Exercise goal ->
Look in the material below for the line holding "Sapato Casual Marinho Estonado". Set it down exactly, with each later line up to and including the line holding "Alabama vs. Auburn, 1960".

Data provided ->
# # # #

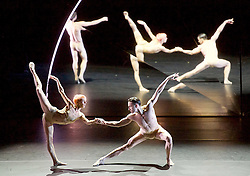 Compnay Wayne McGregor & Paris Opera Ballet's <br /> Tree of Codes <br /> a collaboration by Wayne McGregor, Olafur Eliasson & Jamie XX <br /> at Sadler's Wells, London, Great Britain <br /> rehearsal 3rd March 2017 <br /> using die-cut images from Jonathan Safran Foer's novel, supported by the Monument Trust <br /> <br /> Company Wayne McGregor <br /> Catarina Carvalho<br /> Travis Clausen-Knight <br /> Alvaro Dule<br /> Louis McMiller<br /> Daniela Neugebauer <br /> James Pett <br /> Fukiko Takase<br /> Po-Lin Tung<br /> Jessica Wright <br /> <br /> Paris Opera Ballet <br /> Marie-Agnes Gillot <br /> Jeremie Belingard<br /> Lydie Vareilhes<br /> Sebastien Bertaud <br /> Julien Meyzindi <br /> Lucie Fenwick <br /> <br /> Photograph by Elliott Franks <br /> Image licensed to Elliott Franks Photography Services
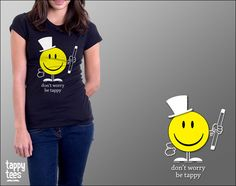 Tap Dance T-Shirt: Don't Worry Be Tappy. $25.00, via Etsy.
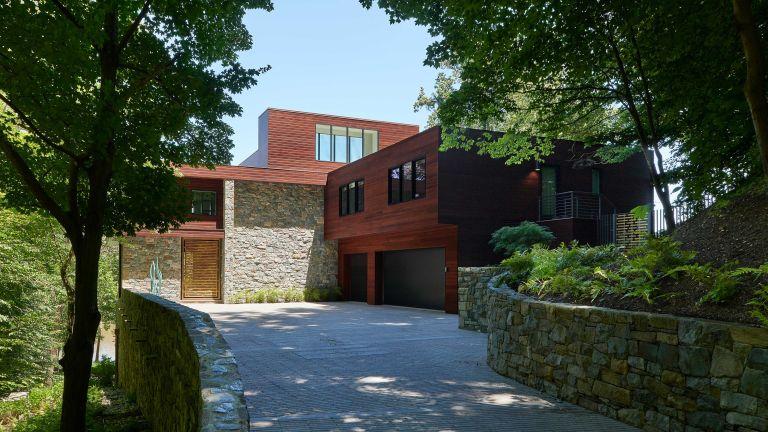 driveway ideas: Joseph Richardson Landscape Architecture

# # # #

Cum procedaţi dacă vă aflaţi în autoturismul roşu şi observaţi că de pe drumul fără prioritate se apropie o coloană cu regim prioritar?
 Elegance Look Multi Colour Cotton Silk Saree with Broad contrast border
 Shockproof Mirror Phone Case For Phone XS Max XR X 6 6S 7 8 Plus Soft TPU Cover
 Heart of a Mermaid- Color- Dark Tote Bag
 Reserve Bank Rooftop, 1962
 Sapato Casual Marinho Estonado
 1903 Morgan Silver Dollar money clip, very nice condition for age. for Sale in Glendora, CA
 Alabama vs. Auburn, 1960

# # # #

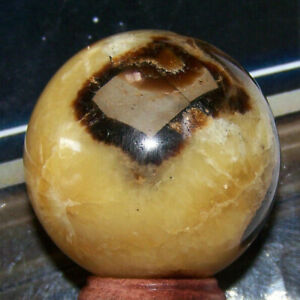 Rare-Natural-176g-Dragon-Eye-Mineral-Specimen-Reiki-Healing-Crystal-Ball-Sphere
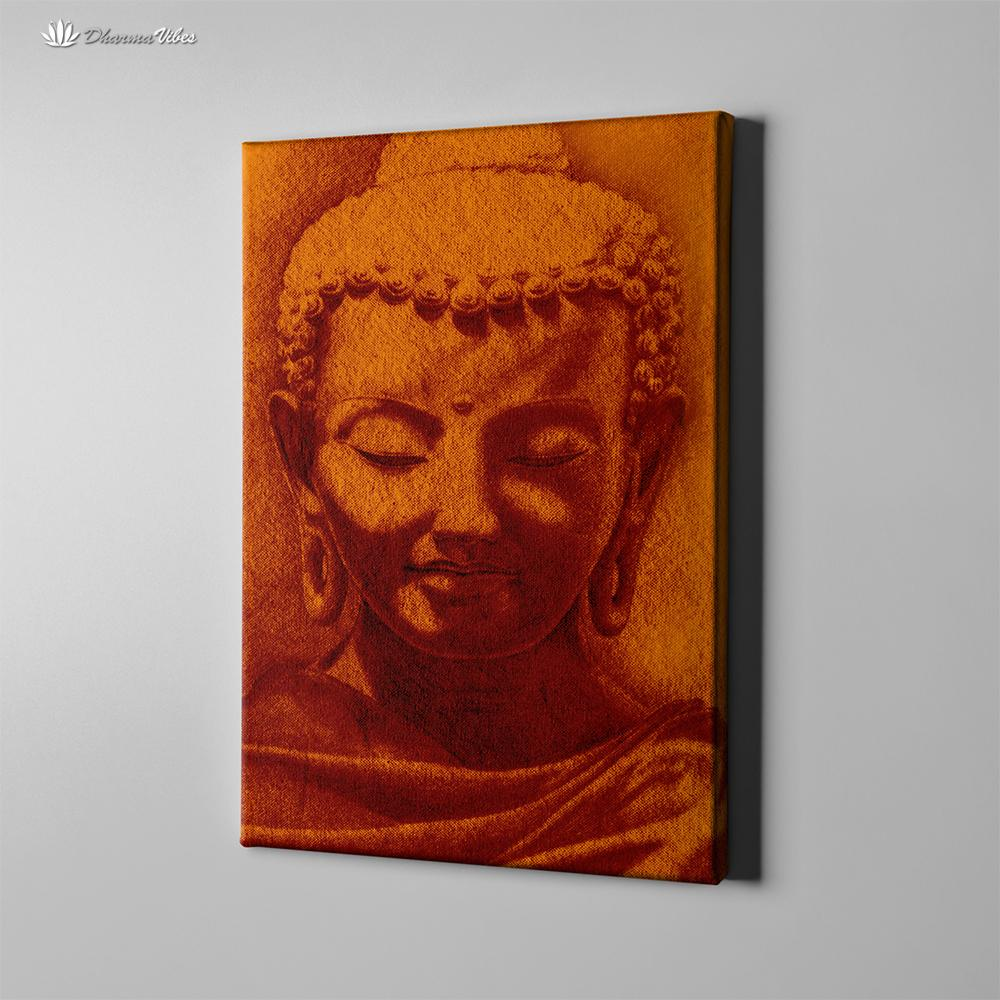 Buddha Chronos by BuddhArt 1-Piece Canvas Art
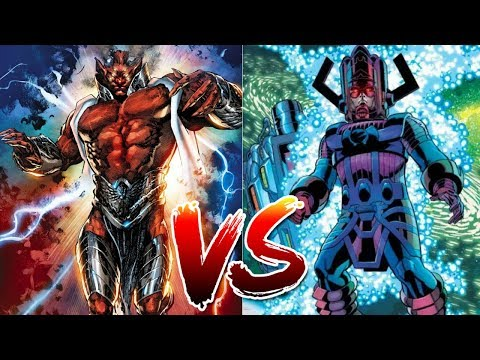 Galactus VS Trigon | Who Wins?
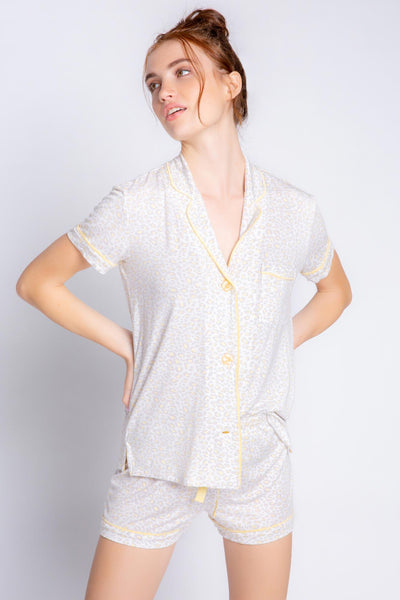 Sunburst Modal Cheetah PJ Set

# # # #

Solution ->
 Sapato Casual Marinho Estonado
 1903 Morgan Silver Dollar money clip, very nice condition for age. for Sale in Glendora, CA
 Alabama vs. Auburn, 1960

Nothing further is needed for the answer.